GIVEN REQUEST -
From the forum thread, pull out the passage starting with "## LovelyLiz (Nov 16, 2011)" and going on through "the full story.", copied word for word.

The comment did sound like "Fat people shouldn't wear that" but I think she over-reacted. If that were me, I would have just been like, "Excuse me?" and at least given you a chance to explain and redeem yourself.


----------



## LovelyLiz (Nov 16, 2011)

CastingPearls said:


> Yeah, honestly---I'm not getting how we jumped from 'provocative' to 'horrific'....unless we're not getting the full story.



Yes, "horrific" was an obvious exaggeration in my post - but my take on his question/statement to the woman was that he expected people to react negatively to her outfit. If someone said that to me, that they expected that people would have negative reactions, it would irritate me.


----------



## penguin (Nov 16, 2011)

LordQuas said:


> How is saying that a skimpy outfit is provocative showing a lack of tact?



I've already explained that in my original comment:



> If you wanted to compliment her, you should've said "you look great" or "I love your costume." Saying what you said, and how you said it, smacks of the " _____ for a fat girl" sentiment. You know, you're pretty, for a fat girl. You dress nice, for a fat girl. You don't sweat much, for a fat girl. They're not compliments, they're insults. I'm not surprised they took it badly. It shows a level of insensitivity and tactlessness that most people don't want to have around them.



While I'm sure there are some out there who like to be complimented on their fatness by strangers, I'm going to guess that the majority of women out there really aren't comfortable with people coming up and making backhanded compliments about their size and looks.


----------



## tonynyc (Nov 16, 2011)

LordQuas said:


> How is saying that a skimpy outfit is provocative showing a lack of tact?



As others have mentioned... Perhaps it was how the message was said....


----------



## Lamia (Nov 17, 2011)

LillyBBBW said:


> I didn't see anything overtly offensive in the exchange. What occurs to me is that there may have been other things more subtle that might have triggered the response. Sometimes a person doesn't have to say anything at all to give you the heebeegeebees. The way he's looking all around at stuff, asking a lot of questions, the way he looks at everybody, body language, etc. You might have been making people uncomfortable and then the comment on her body and attire, be it ever so well intended, was finally the straw that made them say, "Ok we gotta get him out of here now." If you found the women attractive it may have been written all over your face among other things.



I agree. If I had a room and was sharing it with some ladies and found out one of them had invited a strange guy I've never met to stay in the room. I would be wicked pissed.

Personally, I don't think what he said was offensive.


----------



## LovelyLiz (Nov 18, 2011)

I find it interesting how in this thread there are people who tend to side with the person who was offended and people who tend to side with the person who is accused of doing the offending, and most with some shred of evidence to back them up (from a tiny snapshot of what actually occurred, that the OP gave).

I feel like this is one of those social experiments or Rorschach tests where by our responses we really learn more about ourselves than offer any explanation to the OP.


----------



## Yakatori (Nov 18, 2011)

Yeah, I would say you're onto something; even if I don't really think of myself as having taken a side, per se...


----------



## LovelyLiz (Nov 18, 2011)

Yakatori said:


> Yeah, I would say you're onto something; even if I don't really think of myself as having taken a side, per se...



Exactly. You're the type that doesn't take sides!


----------



## Marlayna (Nov 18, 2011)

DATA SHOWN -
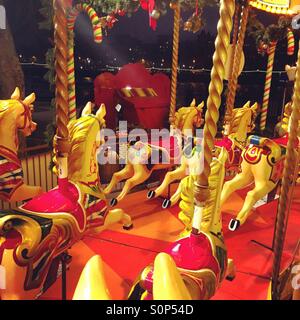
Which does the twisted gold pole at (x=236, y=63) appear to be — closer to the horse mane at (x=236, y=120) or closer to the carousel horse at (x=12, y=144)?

FINAL ANSWER -
## LovelyLiz (Nov 16, 2011)

CastingPearls said:


> Yeah, honestly---I'm not getting how we jumped from 'provocative' to 'horrific'....unless we're not getting the full story.